*Passage provided*
========================================

Q. I find that I often ask repeatedly for things in the workplace without results. I follow your advice about being specific and behavioral, but it doesn't help. What am I missing?
A. What you are missing is ... leverage. You are ahead of most people on being effective because you know you have to be specific and list behavior. However, without using solid leverage, what you say will go in one ear and out the other with your coworkers.
Some of my clients get huffy about having to use other people's agendas to motivate and influence. They think people should help them because it is the right or responsible thing to do.
These same clients are perpetually disappointed in others until they trade in their ideals for a realistic viewpoint. Many of us may think that selfish is a dirty word but selfishness and personal goals are the keys to motivating your coworkers. If you get too busy being upset about this fact, you'll never get the results you seek.
When the people go to work, they bring all their personal values and professional ambitions to their cubicle. To be effective, you have to be able to know and read your coworkers goals and especially their emotional agendas.
Try this exercise if you want to get what you want at work:
1) Write down a result you want at work.
2) Make sure you can see this result on a video screen (list behavior and specifics).
3) Write down the reason your result is important to you.
4) Write down all the reasons you think the result should be important to your coworker.
5) Now write down all your guesses about the ways this result will benefit your coworker, especially emotionally.
After you've written down this list, take a black marker and draw a line through No. 3 and No. 4 -- because they don't matter. Never in workplace negotiation blather on about how a request benefits you (no one cares). You can also skip the part where you lecture others about why your goals should matter to them (you'll only make them mad).

========================================

*What you will do*
• 1. Reproduce the part of the workplace advice column starting with "3) Write down" and going on through "coworker, especially emotionally.".
• 2. According to the workplace advice column, what are the keys to motivating your coworkers?
The lines after this point are drawn from a different source.

*Dataset extract*
========================================

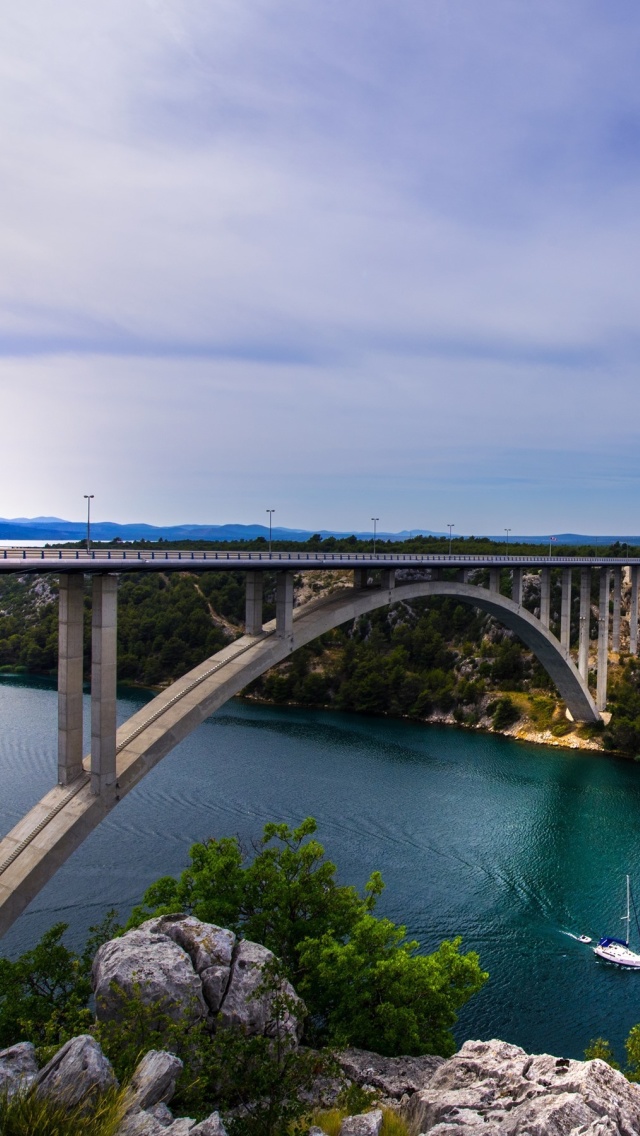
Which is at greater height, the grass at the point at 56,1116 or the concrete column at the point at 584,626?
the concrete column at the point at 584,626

========================================

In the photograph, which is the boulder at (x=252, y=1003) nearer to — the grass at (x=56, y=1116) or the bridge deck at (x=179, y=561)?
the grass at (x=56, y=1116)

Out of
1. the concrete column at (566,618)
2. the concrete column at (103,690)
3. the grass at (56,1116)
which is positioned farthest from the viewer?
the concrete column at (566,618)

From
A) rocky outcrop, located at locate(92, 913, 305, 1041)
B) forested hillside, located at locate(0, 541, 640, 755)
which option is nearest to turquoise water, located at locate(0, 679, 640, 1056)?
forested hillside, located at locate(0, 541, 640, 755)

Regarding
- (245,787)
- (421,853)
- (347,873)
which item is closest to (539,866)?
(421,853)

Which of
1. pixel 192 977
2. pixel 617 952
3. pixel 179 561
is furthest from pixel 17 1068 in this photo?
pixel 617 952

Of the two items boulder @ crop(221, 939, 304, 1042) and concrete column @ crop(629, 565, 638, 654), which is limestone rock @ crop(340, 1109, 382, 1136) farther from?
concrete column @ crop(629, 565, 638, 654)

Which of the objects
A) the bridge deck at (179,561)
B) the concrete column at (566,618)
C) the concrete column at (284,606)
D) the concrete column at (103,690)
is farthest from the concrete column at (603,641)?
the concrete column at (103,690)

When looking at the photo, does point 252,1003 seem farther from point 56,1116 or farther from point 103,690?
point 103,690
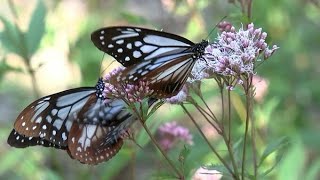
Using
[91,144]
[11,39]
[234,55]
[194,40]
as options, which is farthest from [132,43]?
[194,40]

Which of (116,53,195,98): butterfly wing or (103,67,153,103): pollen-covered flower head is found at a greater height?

========================================

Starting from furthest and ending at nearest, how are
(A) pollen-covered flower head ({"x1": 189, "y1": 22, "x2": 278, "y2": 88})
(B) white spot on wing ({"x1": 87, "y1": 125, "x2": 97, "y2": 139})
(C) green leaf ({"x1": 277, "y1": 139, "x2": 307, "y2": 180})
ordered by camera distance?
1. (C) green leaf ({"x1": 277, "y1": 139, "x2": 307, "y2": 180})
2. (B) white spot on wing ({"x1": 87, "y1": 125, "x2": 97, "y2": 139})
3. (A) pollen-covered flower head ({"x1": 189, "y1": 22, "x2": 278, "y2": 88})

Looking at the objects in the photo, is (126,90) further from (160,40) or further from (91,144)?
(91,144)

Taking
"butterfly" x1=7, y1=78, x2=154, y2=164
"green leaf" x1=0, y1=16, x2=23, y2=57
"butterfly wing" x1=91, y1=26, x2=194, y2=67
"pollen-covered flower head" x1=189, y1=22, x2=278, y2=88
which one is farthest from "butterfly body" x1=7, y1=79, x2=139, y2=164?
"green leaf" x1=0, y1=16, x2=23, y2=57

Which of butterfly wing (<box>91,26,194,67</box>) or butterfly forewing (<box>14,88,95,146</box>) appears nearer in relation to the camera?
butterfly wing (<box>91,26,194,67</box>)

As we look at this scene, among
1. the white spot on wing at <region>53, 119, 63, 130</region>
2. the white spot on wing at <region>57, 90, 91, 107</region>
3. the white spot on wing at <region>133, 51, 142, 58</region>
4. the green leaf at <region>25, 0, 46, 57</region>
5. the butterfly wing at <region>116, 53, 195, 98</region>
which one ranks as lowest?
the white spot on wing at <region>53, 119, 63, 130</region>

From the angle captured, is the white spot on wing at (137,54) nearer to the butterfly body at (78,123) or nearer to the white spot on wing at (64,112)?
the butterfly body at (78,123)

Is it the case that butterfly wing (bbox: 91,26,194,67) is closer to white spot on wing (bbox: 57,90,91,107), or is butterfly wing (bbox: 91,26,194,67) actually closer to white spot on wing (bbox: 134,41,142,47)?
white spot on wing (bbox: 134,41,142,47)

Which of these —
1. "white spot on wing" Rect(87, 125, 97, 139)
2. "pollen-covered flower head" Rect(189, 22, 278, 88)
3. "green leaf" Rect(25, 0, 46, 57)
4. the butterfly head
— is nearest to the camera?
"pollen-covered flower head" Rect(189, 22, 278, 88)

========================================

*Answers*
• 1.
3) Write down the reason your result is important to you.
4) Write down all the reasons you think the result should be important to your coworker.
5) Now write down all your guesses about the ways this result will benefit your coworker, especially emotionally.

• 2. Selfishness and personal goals are the keys to motivating your coworkers.